Image-backed grounding data:
##########

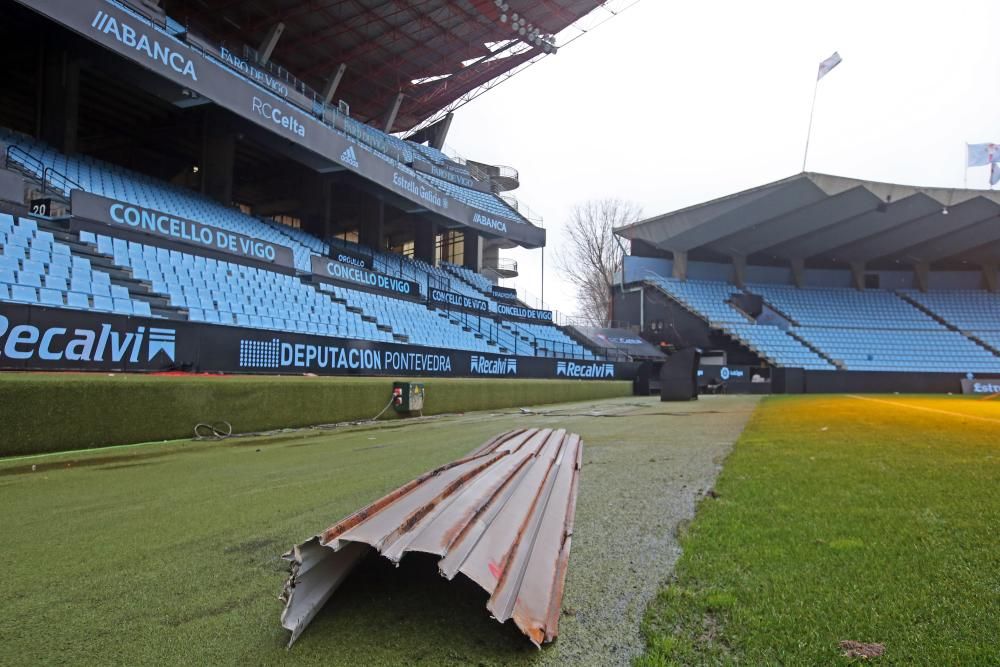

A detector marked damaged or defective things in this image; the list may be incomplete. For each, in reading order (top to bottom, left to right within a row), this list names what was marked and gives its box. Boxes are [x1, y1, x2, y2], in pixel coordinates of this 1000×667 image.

rusty metal debris [278, 428, 584, 648]
torn metal sheet [278, 428, 584, 648]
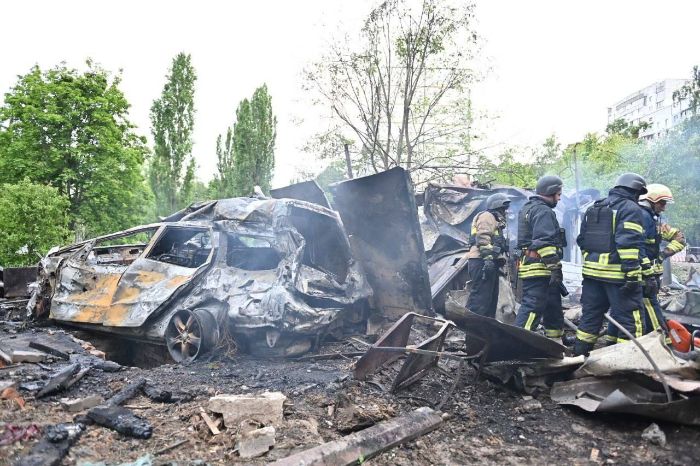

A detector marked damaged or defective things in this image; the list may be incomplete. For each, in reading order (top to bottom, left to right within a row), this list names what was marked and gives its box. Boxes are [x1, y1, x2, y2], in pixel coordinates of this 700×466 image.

burned car [30, 196, 374, 360]
damaged vehicle [30, 196, 374, 360]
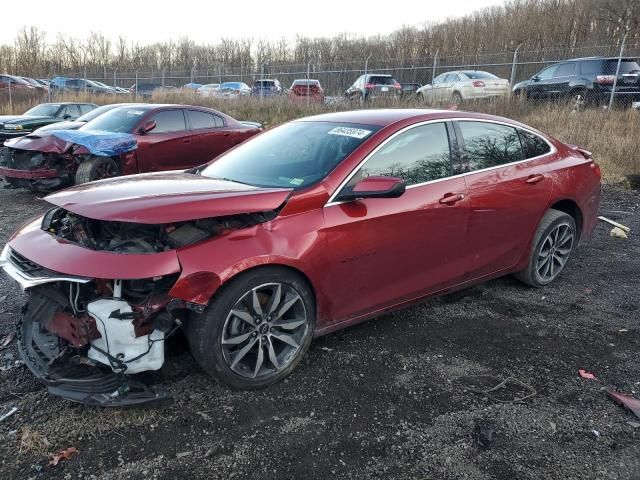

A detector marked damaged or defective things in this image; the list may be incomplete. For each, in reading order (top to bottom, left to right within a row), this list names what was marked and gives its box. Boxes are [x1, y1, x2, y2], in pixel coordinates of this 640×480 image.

red damaged car in background [0, 104, 262, 190]
red damaged sedan [0, 103, 262, 191]
damaged hood [46, 172, 294, 224]
broken plastic debris [596, 217, 632, 233]
red damaged sedan [0, 109, 600, 404]
red damaged car in background [0, 109, 600, 404]
broken plastic debris [0, 406, 17, 422]
broken plastic debris [604, 390, 640, 420]
broken plastic debris [48, 446, 79, 464]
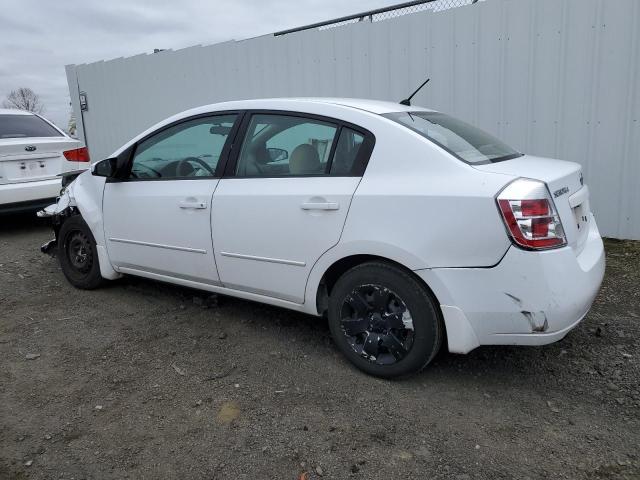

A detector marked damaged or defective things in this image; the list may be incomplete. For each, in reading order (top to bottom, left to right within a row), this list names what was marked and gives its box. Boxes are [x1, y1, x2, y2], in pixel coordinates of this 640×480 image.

damaged front end [36, 171, 84, 256]
damaged white car [41, 99, 604, 378]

##########

TASK DESCRIPTION: Make an exact copy of every entry above, but keep the pictures out of it.

WRITTEN RESPONSE:
A detector marked damaged or defective things in this image; the list may be incomplete. For each, in reading order (top to bottom, left to right within a row), this list names what was marked and gives its box. Boxes are [x1, y1, x2, y2], in pixel coordinates of this 1000×667 image.

rusty metal debris [278, 428, 584, 648]
torn metal sheet [278, 428, 584, 648]

A detector marked damaged or defective things in this image; the list may be incomplete. For each, in reading order (top to bottom, left to right within a row), this list names what was marked and gives its box. Boxes are [x1, y1, x2, y2], in pixel coordinates of this 700×466 image.

burned car [30, 196, 374, 360]
damaged vehicle [30, 196, 374, 360]

A detector marked damaged or defective things in this image; the list may be incomplete. For each, in reading order (top to bottom, left to right within a row), this list names what was marked and gives its box. Boxes are [x1, y1, x2, y2], in pixel coordinates of this 640×480 image.

red damaged car in background [0, 104, 262, 190]
red damaged sedan [0, 103, 262, 191]
damaged hood [46, 172, 294, 224]
broken plastic debris [596, 217, 632, 233]
red damaged sedan [0, 109, 600, 404]
red damaged car in background [0, 109, 600, 404]
broken plastic debris [0, 406, 17, 422]
broken plastic debris [604, 390, 640, 420]
broken plastic debris [48, 446, 79, 464]

A detector marked damaged or defective things in this image; the list may be incomplete. For each, in reading order (top to bottom, left to right within a row), this list names what was marked and gives its box. Boxes are [x1, y1, x2, y2], in pixel coordinates of this 640×480 image.

damaged front end [36, 171, 84, 256]
damaged white car [41, 99, 604, 378]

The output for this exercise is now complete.